If the assets are in property, the contribution can be deferred until settlement of the person’s estate, but the money owing will be increased by the Consumer Price Index each year. In the case of the family home only, the contribution will be capped at 22.5% (i.e. after three years of care). The deferred charge against the home will not be collected during the lifetime of a surviving spouse or a disabled child. This deferral must be separately requested by the patient, or by a care representative approved by the Circuit Court for a patient who is not capable of making the decision themselves.

  • HOME CARE PACKAGE: can be applied for, where care in the home is necessary either on discharge from hospital, or to keep a person out of institutional care. Eligibilty is based on a Care Needs Assessment and is not based on a means-test or holding a Medical Card.
  • Carer’s Allowance: A person who is living with (or close by with a direct communication system) and giving full-time care to a child on Domiciliary Care Allowance, or to any person aged 16 or over requiring full-time care, can apply for a means-tested weekly Carer’s Allowance of €204 (€239 if carer is 66 or over) plus an annual €1,375 Respite Grant. In the means-test, any weekly income of the carer in excess of €332.50 (single), or half of their own and their spouse’s income in excess of €665 (married) is assessed. The allowance is reduced accordingly. Half rate Carer’s Allowance is payable to persons receiving another Social Welfare payment.

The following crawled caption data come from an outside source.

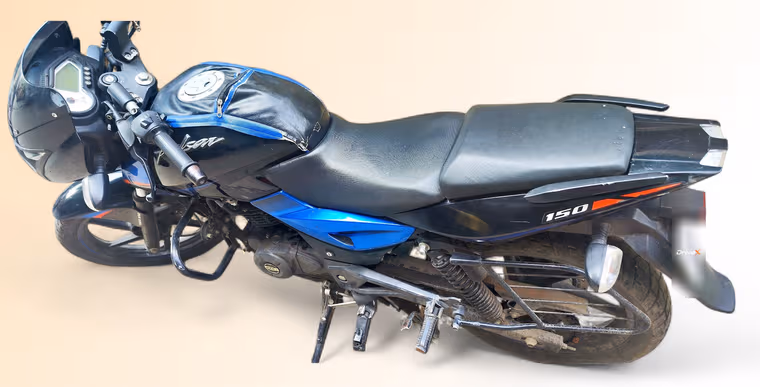 Bajaj Pulsar 150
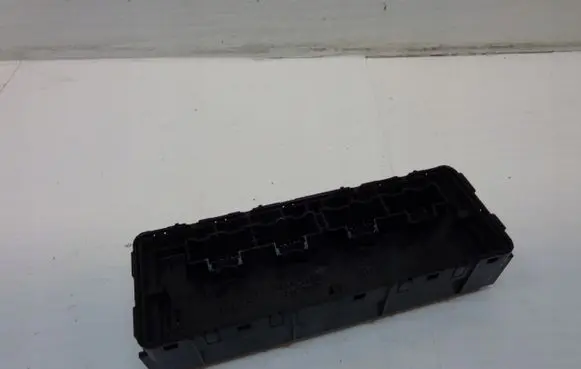 Opel Meriva A Air conditioning/heating control unit 13340389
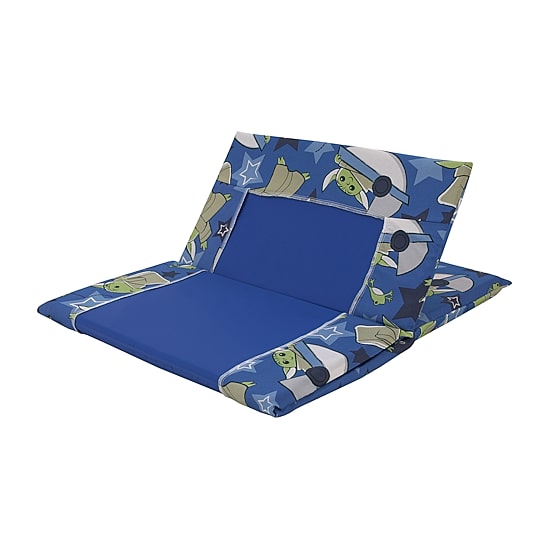 Baby Yoda Star Wars Nap Mat Sheet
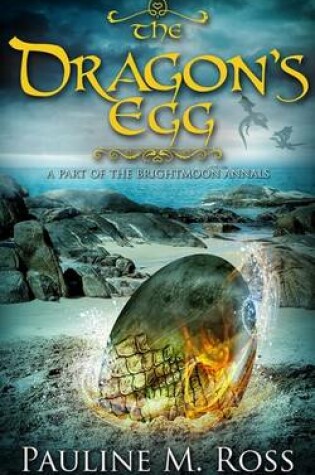 Cover of The Dragon's Egg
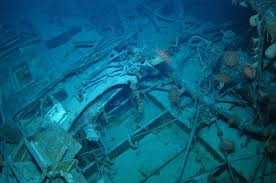 Ordered for the royal navy as hms phaeton, the cruiser was purchased by the australian government and renamed prior to her 1934. The Wreck Of Hmas Sydney Ii Hmas Sydney Ii Memorial Geraldton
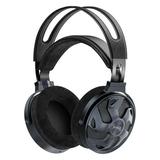 FiiO Dynamic Over-Ear Headphones with 60mm driver beryllium-plated gasket and DLC diaphragm 32Ohm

    An additional 50% allowance and full respite grant will be paid to a person caring for more than one incapacitated person. Carers are entitled to free travel in their own right. A carer can take up training or paid employment for up to 15 hours per week. Carers are entitled to credited contributions to keep them in benefit. When they cease caring, they are entitled to go on Back to Work, Back to Education or Community Employment Schemes.
  • Persons caring full time can qualify for €1,375 Respite Grantregardless of means, but persons working over 15 hours or on Jobseeker payments will not qualify.
    • A Carer’s Benefit of €205 based on your Social Insurance can be claimed for short-term absences from work (up to 24 months) for caring responsibilities. It is available to all insurance classes except S and J. Limited work earning up to €332.50 per week is permissible, while claiming this benefit. Your job is protected for the 24-month duration.